Okay, so I read this book back in January and it’s now … August. Yes, it’s about time I finish this review. My tardiness has nothing to do with the book. Much of what I read stayed with me: a sign of an enjoyable and meaningful book.
From the back cover:
Lizzie and Rosanna are cousins who share a friendship that should last forever. But when the Civil War breaks out, they find themselves on opposite sides. Lizzie joins the cause of the Union as her brother and father fight for freedom. Rosanna is swept up in the passions of the old South–and her love for a young Confederate officer.
Torn apart by their alliances and separated from each other, Lizzie and Rosanna are tested by love, tragedy, and the sacrifices they must make to survive. It will take one of the war’s bloodiest battles–at Gettysburg–to bring them together again, forever changed.
Two Girls of Gettysburg by Lisa Klein unfolds slowly. This isn’t necessarily a bad thing, although at nearly 400 words, it might put off some readers. My advice? Keep going. It’s worth it.
Lizzie is a prickly narrator at first, defensive and insecure at times. Her cousin Rosanna is flighty and superficial. One thing I enjoyed about the story is how the author stayed true to the girls’ core personalities, yet showed how they changed and grew during the course of the story.

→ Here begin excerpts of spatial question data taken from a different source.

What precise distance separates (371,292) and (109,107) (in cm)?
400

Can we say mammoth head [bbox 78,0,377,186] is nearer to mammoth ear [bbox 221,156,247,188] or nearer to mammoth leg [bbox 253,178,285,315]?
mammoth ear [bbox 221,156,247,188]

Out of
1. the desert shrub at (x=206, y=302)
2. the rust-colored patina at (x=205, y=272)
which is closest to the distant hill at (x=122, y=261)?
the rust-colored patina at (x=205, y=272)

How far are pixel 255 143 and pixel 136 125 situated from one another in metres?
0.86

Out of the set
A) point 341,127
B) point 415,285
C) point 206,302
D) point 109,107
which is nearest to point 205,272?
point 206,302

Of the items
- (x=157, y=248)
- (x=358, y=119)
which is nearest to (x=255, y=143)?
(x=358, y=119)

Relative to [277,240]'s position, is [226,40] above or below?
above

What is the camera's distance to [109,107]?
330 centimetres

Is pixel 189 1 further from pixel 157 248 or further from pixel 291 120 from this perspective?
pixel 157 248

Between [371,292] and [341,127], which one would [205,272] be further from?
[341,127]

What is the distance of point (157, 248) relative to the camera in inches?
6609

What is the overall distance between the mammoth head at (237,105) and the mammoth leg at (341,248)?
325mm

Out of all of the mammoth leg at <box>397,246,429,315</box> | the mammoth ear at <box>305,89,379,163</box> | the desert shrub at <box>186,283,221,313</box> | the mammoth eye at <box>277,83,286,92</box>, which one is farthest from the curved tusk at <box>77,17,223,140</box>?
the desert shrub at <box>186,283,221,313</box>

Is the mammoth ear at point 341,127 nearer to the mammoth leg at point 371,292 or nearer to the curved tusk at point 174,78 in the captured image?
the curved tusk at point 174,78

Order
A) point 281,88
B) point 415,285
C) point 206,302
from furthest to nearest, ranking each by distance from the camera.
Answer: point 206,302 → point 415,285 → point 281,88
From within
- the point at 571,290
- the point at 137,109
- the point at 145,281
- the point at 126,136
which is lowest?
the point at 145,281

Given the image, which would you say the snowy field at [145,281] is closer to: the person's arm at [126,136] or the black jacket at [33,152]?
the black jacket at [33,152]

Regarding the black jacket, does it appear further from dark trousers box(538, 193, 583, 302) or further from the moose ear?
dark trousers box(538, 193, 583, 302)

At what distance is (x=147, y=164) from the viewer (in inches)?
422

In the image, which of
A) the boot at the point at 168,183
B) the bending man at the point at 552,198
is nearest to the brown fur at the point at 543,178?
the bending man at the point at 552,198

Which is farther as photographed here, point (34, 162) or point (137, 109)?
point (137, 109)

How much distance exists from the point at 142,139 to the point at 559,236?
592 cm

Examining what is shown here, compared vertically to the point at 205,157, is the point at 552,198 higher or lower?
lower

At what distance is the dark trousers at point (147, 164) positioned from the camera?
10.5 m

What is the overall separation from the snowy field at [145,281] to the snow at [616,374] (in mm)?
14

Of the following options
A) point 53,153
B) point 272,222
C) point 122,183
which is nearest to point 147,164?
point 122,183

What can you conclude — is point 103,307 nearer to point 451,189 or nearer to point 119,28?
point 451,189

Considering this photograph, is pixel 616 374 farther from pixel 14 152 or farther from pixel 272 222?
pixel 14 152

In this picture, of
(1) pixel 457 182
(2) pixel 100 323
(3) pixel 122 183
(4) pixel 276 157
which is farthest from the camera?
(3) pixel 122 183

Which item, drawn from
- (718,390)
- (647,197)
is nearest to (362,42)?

The historical detail is excellent and accessible for those new to reading about the Civil War. While we do see and hear about many battles, we also get a good feel for what life was like for those not in either the Union or Confederate Army. But there’s plenty of that as well. Not just battles, but the aftermath, and conditions the soldiers (and those who cared for them) lived in.
One thing that struck me was how one became a nurse. Rosanna is literally handed a basin of water and cloth and told to get busy. For Rosanna, this is a trial by fire, most definitely. And at first, she is only there because of her young Confederate officer. As the story unfolds, it turns out that this may be her calling.
Likewise, Lizzy has to put her dreams of further schooling on hold to run the family business. At first resentful, she soon takes to business, if not necessarily the family one.
And as the title and summary imply, the do meet again in Gettysburg and maybe they get to witness President Lincoln’s famous address.
There’s a lot to like in Two Girls of Gettysburg. It’s a great place to start if you’re unsure about Civil War era fiction.